Murong Jiu parpadeó, posando deliberadamente como una tentadora desastrosa, y dibujó círculos en su pecho:

—Príncipe, ¿no quieres rebelarte por Ah Jiu?

Divertido por la idea, Jun Yuyan agarró su traviesa muñeca y la atrajo hacia sus brazos:

—Deja de moverte, todavía tendrás que ‘apagar mi fuego’ más tarde, y apenas soporto verte ‘agotada’.

Las mejillas de Murong Jiu se sonrojaron instantáneamente, incluso sus orejas adquirieron un tono rojizo.

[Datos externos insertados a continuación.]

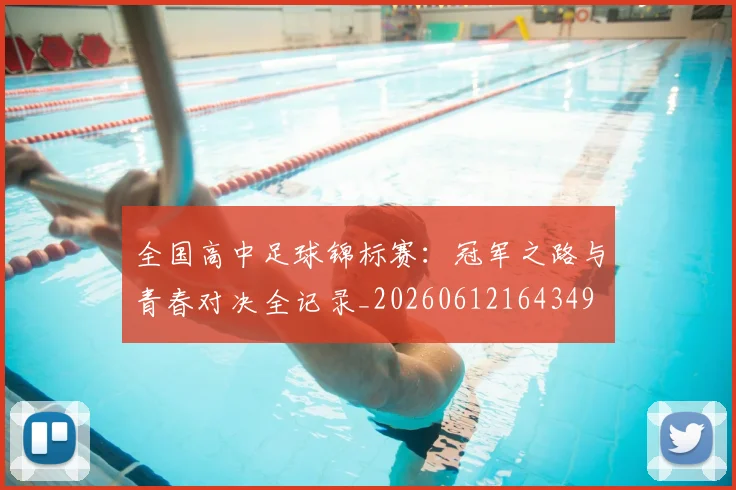 全国高中足球锦标赛：冠军之路与青春对决全记录_20260612164349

Jun Yuyan no hizo nada más, consciente de que ella estaba ligeramente pesada ahora. A veces, cuando tocaba su vientre, sentía que era extenuante para ella estar embarazada, y realmente no quería “agotarla”.

La abrazó y dijo:

—Lo haría, haría cualquier cosa por Ah Jiu, pero necesitamos comenzar a hacer más Plata para poder mantener un ejército privado. Eso consume mucho dinero.

Este hombre estaba realmente dispuesto a rebelarse por ella.

Murong Jiu se sintió abrumadoramente plena, con los ojos brillantes de risa.

—Entonces quédate tranquilo, tu Ah Jiu es muy hábil haciendo dinero.

Por supuesto, ella no estaba realmente animando a Jun Yuyan a rebelarse. El Segundo Príncipe ya había estado formando secretamente un ejército privado. El Emperador probablemente confiaría el Talismán del Tigre al Tercer Príncipe en el futuro, mientras que Jun Yuyan no tenía nada, a pesar de tener muchos seguidores. A veces, era necesario tener planes de contingencia.

El corazón del Emperador solo tenía espacio para el Tercer Príncipe; ¿quién sabía si podría decidir atacar a Jun Yuyan en el futuro? En la Familia Real, el afecto entre padre e hijo existía, pero el Emperador se preocupaba por alguien que no era Jun Yuyan.